This month’s Ed’s choice is an interesting systematic review into the management of pulsatile tinnitus. There are impressive results from resurfacing of symptomatic anatomical abnormalities of the temporal bone and I suspect that referrals for further imaging and otology clinic waiting lists will increase as a result. Another otology review worth your attention is the prospective RCT looking at the benefit of steroids in acute vestibular neuronitis. Lastly, there is a great review of a rhinology paper measuring the absorption of cocaine following the instillation of Moffat’s solution for sinus surgery. The review details the serum peaks and decay of cocaine and its metabolites following surgery. Many thanks to our team of reviewers for keeping us up to date.
Charles Giddings FRCS(ORL-HNS), FRACS Consultant ENT, head and neck surgeon, Monash Health, Melbourne, Australia.
This systematic review aimed to review the literature on outcomes following temporal bone-resurfacing techniques for pulsatile tinnitus (PT) associated with vascular wall anomalies. PRISMA guidelines were followed. Target population were patients with PT associated with vascular wall anomalies (dehiscence or diverticulum) or aberrancy of major vasculature in temporal bone (sigmoid sinus, jugular bulb or internal carotid artery). Interventions included resurfacing and reconstruction procedures, and other methods of reducing sound transmission from vessel to cochlea. Outcomes of interest included reduction of PT and complications. Out of 959 papers, 20 studies (141 cases involving 138 patients) were included. Of these patients, 66% were right sided and 85% female, with an age range of eight to 86 years. Overall results suggest that resurfacing surgery is likely effective with a low complication rate. Out of 141 cases, 106 (75%) had complete resolution, 15 (11%) had partial resolution, 19 (13%) no resolution, and one (1%) had worsened PT. Results were also stratified according to vascular source of PT and material used. Outcomes for arterial sources showed three of five (90%) had complete resolution, and two (40%) with partial resolutions.
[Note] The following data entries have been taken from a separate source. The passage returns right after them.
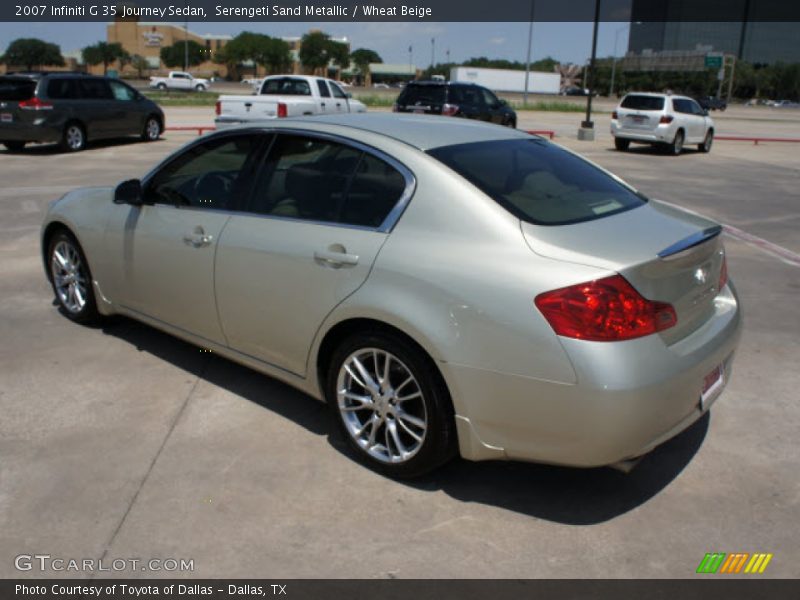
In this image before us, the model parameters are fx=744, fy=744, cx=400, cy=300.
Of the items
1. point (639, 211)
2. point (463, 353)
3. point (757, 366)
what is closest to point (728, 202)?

The three with complete resolution had resurfacing with autologous material while the other two were with artificial material suggesting higher efficacy with autologous material. Stratifying by material type did not show any association with improved outcome among cases of jugular bulb or sigmoid sinus wall anomalies. Stratifying by material density did not show an association with better outcomes among all three types of vascular sources. Complications arose in 23 of 95 cases. Four were considered major in the form of sigmoid sinus compression or thrombosis. There were no reports of long-term morbidity or mortality.